俺が好きなのは、お前だ。~男友達の積年の片想い相手はわたしでした~
ものの数秒で誠治は看破した。
――こいつも、松岡綾乃に惚れている。
「あっ、せっかくだから先輩にけいちゃんのこと紹介します」火花を散らす男たちの攻防を知らず、彼女が後ろの彼を手で指す。「小池丈一郎くんです。わたしは、けいちゃんって呼んでますっ」
「……ちなみに、なんで『けいちゃん』なわけ」小池丈一郎は、見た目通りクールな声の持ち主だ。「おれ、確かに、『ほかのひとと被んないあだ名つけてくれ』って言ったけどよぉ……」
「んー」うえを向いて彼女は考える。
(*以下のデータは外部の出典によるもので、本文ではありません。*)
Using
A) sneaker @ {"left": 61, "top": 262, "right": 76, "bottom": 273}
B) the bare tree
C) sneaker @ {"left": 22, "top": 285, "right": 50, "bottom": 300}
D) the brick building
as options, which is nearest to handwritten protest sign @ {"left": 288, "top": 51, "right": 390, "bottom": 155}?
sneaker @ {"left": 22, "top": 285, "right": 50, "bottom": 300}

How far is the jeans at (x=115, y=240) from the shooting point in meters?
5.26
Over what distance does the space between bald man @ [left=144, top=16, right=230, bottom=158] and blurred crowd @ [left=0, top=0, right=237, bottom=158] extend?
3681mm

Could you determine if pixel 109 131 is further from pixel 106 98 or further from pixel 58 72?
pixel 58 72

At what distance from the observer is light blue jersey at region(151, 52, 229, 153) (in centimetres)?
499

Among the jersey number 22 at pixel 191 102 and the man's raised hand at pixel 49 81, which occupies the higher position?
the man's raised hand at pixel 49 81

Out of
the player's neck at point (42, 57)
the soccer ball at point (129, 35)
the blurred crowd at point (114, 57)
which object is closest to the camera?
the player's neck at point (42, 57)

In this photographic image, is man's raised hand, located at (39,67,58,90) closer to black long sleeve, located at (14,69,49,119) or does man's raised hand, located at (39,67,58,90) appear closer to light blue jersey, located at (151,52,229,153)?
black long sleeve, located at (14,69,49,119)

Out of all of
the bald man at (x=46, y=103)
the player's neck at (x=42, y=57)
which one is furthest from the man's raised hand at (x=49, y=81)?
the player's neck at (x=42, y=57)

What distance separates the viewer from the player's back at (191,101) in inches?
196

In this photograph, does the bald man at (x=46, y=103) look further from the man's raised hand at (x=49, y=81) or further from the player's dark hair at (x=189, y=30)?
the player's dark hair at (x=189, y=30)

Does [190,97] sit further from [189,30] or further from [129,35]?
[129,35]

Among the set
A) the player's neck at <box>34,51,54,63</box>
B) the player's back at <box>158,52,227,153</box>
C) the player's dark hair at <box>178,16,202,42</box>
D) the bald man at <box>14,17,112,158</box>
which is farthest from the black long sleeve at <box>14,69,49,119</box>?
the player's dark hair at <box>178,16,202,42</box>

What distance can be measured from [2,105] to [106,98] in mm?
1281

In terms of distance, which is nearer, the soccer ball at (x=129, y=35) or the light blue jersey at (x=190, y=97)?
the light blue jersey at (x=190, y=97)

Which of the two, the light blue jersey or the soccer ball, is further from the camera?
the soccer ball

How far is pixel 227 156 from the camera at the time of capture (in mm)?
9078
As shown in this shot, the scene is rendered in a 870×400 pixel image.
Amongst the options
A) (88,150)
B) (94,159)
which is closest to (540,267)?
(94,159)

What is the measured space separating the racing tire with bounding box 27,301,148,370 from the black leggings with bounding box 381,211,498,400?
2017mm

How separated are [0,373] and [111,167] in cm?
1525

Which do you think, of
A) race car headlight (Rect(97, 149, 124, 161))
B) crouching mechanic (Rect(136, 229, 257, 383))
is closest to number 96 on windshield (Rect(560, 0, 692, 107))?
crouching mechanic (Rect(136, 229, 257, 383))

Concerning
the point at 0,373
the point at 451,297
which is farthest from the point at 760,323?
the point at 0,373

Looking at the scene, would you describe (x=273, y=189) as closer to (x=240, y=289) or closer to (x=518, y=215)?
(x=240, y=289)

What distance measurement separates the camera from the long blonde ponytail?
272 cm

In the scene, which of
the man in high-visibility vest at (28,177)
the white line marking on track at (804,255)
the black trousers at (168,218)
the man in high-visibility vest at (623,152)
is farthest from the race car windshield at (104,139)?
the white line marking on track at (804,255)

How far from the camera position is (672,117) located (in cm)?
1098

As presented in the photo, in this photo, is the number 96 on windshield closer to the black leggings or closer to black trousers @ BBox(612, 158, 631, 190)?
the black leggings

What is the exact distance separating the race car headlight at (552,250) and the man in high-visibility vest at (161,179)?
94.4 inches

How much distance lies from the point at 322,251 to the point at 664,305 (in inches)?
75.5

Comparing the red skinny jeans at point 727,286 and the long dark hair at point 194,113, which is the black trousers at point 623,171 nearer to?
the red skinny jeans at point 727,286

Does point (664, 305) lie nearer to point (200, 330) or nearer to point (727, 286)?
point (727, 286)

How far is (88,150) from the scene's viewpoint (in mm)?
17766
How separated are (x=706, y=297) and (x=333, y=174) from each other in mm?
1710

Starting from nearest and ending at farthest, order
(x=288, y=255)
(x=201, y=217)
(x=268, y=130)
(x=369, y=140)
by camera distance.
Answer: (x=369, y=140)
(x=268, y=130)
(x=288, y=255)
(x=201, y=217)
大きな目の、白目が大きくなる。「なんか、一度でも、男の子をちゃんづけで呼んでみたかったんだよねー。その憧れが叶えられて満足っつうかー。えへへ」
「……答えになってねーけど。行くぞ。綾乃」
「あっ、待って。一条先輩、じゃ、またあとでねっ」
「……うん」手持ち無沙汰に手を挙げ、そしてハンバーグ定食に戻る。
誠治は、自分のなかに去来する感情を直視する。
――嫉妬。
おれは、あの子を『松岡さん』と呼んでいる。
あの子は、あいつを『けいちゃん』と呼んでいる。憧れが叶えられて満足とまで言っていた……。